Por decisão do alto comando e estado maior, os dois namorados não iriam juntos em missões externas. Mais um sapo que o rapaz teve de engolir: na hora da saída, entregaram-lhe um facão de mato, mas a balestra Panzer ficou com o menino. Coronha de polímero, quatro flechas de dezoito polegadas (com ponta) e aljava acoplada. Do alto dos seus dezoito anos, não se conformava que não o deixassem nem chegar perto das facas de aço carbono, e ainda lhe pespegassem como superior um pirralho de onze!
“Cara, não conhecia direito teus pais... cheios de regras, né? Achei que a sua irmã exagerava um pouquinho nas histórias, mas é tudo verdade.”
“O que é que é verdade, Bob?”
“Bem, essa coisa de... sei lá, ordens, senhas, cronometrar tudo que faz...”
“Olha bem isso”, o menino levantou a blusa expondo o ferimento no abdome, “Você acha que eles tão exagerando? Véio, tá todo mundo muito pirado.”
“Certo. Ói lá, chegamos.”
“Deixa que eu sei o que é, são algas que entopem o comando de válvulas do carneiro hidráulico. Enquanto eu limpo, dá uma vigiada em volta.”
“Ok, parece que aqui todo mundo é fã do Bear Grylls...”
“Aí mano, você tem aí pendurado no pescoço um apito e duas pederneiras, você sabe a diferença, né?”
E assim, tendo que chupar mais essa manga sem tirar os fiapos, lá se foi o Bob dar um rolê nas adjacências só pra fingir que fazia alguma coisa. Não que esperasse encontrar uma loja de conveniências aberta. Se pelo menos pudesse levar a balestra, ainda dava pra caçar um que outro preá.
O garoto rapidamente desincumbiu sua tarefa, preparava-se para ir procurar o companheiro, quando soou o rádio.
“Alô, base, câmbio.”
“Câmbio, grupo dois, João de barro, câmbio.”
“Ok, câmbio, desligo.”
Deu de cara com uma cena apavorante: o Bob abria a mochila, tirava alguma coisa lá de dentro e entregava pra uma mulher molambenta e curvada como um tronco seco. A mendiga sumiu como um espectro na mata densa da montanha. Puxou o cunhado paspalho dali e também deram o fora quase correndo.
“Tá louco, bro?! Que é que cê tava fazendo, maluco?”
“Calma, meu, não precisa gritar comigo. Só dei umas barras de cereal pra coitada. Nós temos bastante...”
“Cala a boca, não, não acredito que você fez uma merda dessas...”
“Pô, mano, não é porque a situação tá pastosa, que a gente não vai ajudar quem tá passando fome!”
“Pois agora ela não passa fome, mas nós estamos passando peri...”
Antes que conseguissem acionar o rádio, ou mesmo engatilhar a besta, viram-se cercados por um bando de maltrapilhos.

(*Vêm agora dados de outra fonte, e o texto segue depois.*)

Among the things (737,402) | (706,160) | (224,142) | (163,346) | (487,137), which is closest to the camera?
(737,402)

sábado, 12 de julho de 2014

Blecaute (3)


O ferimento foi superficial, mas não a cicatriz.
Pelo menos, dali em diante ficou claro que desconfiar de tudo e todos era a receita vencedora a fim de conservar a pele. As pessoas não estavam se guiando pelos seus programas habituais de conduta e reação, amigos e conhecidos da vida inteira tornavam-se imprevisíveis como qualquer estranho da rua.
Os paranóicos, os eremitas, os fóbicos sociais, estavam um passo à frente, mas nada garantia a ninguém o cobiçado prêmio de sobrar pra contar a história.
Enquanto pedalava na estradinha de terra iluminada pelo farol do seu capacete, pensou no poder devastador das palavras: paranóico. Durante anos lutou com a etiqueta fácil colada no lombo pelos seus detratores, em vão repetiu mil vezes nas redes sociais que um sobrevivencialista não é um maluco das teorias conspiratórias, dos apocalipses espetaculares.
Pelo simples fato de que não há uma narrativa unificadora, o mundo não precisa acabar em apoteoses hi-tech de efeitos especiais, nosso cotidiano apenas deteriora imperceptivelmente na sua cantilena brutal e diária de tragédias. Grandes e pequenas.
Nada acontece porque estamos anestesiados por sonhos de consumo. E aconteceu de ele, e sua família por extensão, estarem preparados. O passado já saiu das nossas mãos, é lenha queimada. O futuro será o que fizermos dele, é promessa de fogo. Todas as escolhas da vida prática se dão entre pensamentos, pois será sempre tarde demais pra escolher sobre os acontecimentos.
Este é o motivo primeiro e último da preparação.
Sinalizou para os retardatários passarem à sua frente. Parou. Consultou o seu relógio Suunto Ambit. Estavam no local exato.
“Vai mesmo fazer...?”
“Óbvio que vou. É a única via de acesso pra carros.”
“Quer ajuda?”
“Não precisa. Leva as crianças pro morro, vou ajeitar os explosivos.”
Fixou as cargas com fita adesiva nas pilastras da ponte rústica, ativou o timer e se afastou rapidamente. Dispunha de três minutos.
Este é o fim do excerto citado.